Obtaining multiple blocks of text between tags

advertisements

This is my HTML:

<div class="left_panel">
    <h4>Header1</h4>
      block of text that I want.
    <br />
    <br />
      another block of text that I want.
    <br />
    <br />
      still more text that I want.
    <br />
    <br />
      <p>&nbsp;</p>
    <h4>Header2</h4>

The number of blocks of text is variable, Header1 is consistent, Header2 is not.

I'm successfully extracting the first block of text using the following code:

def get_summary (soup):
raw = soup.find('div',{"class":"left_panel"})
for h4 in raw.findAllNext('h4'):
    following = h4.nextSibling
    return following

However I need all of the items sitting between the two h4 tags, I was hoping that using h4.nextSiblings would solve this, but for some reason that returns the following error:

TypeError: 'NoneType' object is not callable

I've been trying variations on this answer: Find next siblings until a certain one using beautifulsoup but the absence of a leading tag is confusing me.

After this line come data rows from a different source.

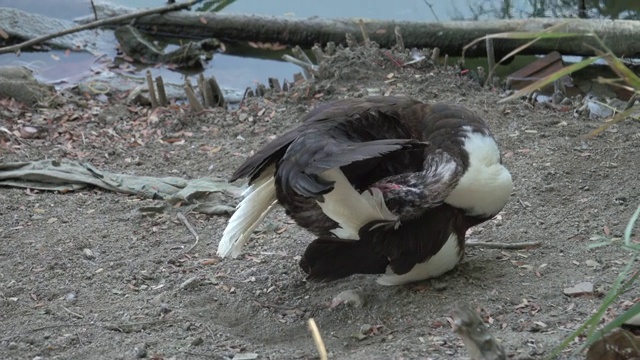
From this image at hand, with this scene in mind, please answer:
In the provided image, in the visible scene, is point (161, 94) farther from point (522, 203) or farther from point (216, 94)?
point (522, 203)

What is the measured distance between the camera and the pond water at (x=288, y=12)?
9.99 m

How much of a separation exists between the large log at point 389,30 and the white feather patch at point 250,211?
15.7 ft

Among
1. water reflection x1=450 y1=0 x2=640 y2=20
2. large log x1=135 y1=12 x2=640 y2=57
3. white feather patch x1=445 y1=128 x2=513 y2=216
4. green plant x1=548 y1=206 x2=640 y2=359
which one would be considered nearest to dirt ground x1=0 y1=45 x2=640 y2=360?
white feather patch x1=445 y1=128 x2=513 y2=216

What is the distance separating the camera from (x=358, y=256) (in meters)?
A: 4.12

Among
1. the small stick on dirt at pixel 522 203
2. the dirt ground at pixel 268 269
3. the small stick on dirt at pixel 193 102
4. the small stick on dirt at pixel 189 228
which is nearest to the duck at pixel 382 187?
the dirt ground at pixel 268 269

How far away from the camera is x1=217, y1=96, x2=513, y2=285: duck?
3.71 m

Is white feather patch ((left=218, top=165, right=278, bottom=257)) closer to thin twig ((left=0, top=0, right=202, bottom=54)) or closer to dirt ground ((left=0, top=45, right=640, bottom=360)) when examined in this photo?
dirt ground ((left=0, top=45, right=640, bottom=360))

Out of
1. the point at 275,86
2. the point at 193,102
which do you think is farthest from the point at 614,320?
the point at 275,86

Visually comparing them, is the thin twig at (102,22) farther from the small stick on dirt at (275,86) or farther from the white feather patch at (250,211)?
the white feather patch at (250,211)

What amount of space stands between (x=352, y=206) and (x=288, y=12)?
782 cm

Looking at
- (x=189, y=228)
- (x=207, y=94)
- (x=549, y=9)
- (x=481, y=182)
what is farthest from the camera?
(x=549, y=9)

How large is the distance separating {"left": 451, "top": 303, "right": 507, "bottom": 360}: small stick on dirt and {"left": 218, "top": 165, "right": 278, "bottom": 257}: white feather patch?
1.71m

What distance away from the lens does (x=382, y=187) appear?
376 cm

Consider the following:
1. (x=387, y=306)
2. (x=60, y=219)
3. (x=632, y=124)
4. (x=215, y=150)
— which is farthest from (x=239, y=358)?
(x=632, y=124)
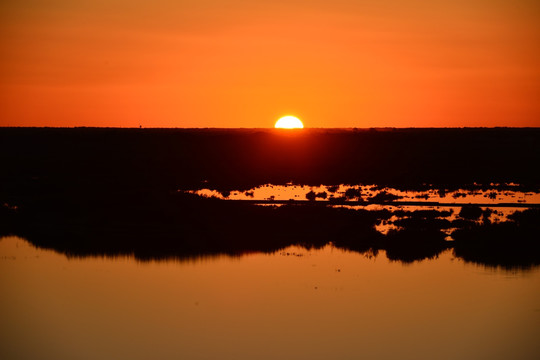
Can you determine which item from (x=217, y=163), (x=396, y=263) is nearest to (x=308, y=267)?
(x=396, y=263)

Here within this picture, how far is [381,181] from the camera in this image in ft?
192

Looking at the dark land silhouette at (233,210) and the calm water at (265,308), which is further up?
the dark land silhouette at (233,210)

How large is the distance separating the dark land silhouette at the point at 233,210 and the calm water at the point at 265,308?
2.02m

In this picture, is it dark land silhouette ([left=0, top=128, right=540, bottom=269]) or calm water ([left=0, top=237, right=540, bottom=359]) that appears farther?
dark land silhouette ([left=0, top=128, right=540, bottom=269])

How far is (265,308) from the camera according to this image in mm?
18953

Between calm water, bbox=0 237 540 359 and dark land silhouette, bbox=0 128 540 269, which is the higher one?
dark land silhouette, bbox=0 128 540 269

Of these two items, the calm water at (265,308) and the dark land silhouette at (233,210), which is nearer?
the calm water at (265,308)

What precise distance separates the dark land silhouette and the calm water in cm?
202

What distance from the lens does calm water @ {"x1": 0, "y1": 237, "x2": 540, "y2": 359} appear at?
1617 cm

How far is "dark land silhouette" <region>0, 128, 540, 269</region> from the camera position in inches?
1067

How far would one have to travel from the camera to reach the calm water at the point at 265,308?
1617cm

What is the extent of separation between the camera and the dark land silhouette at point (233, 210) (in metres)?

Find the first header and iterate over .next_siblings until you hit an another header:

from bs4 import BeautifulSoup

data = """
<div class="left_panel">
    <h4>Header1</h4>
      block of text that I want.
    <br />
    <br />
      another block of text that I want.
    <br />
    <br />
      still more text that I want.
    <br />
    <br />
      <p>&nbsp;</p>
    <h4>Header2</h4>
</div>
"""

soup = BeautifulSoup(data)
header1 = soup.find('h4', text='Header1')
for item in header1.next_siblings:
    if getattr(item, 'name') == 'h4' and item.text == 'Header2':
        break

    print item


Update (collecting texts between two h4 tags):

texts = []
for item in header1.next_siblings:
    if getattr(item, 'name') == 'h4' and item.text == 'Header2':
        break

    try:
        texts.append(item.text)
    except AttributeError:
        texts.append(item)

print ''.join(texts)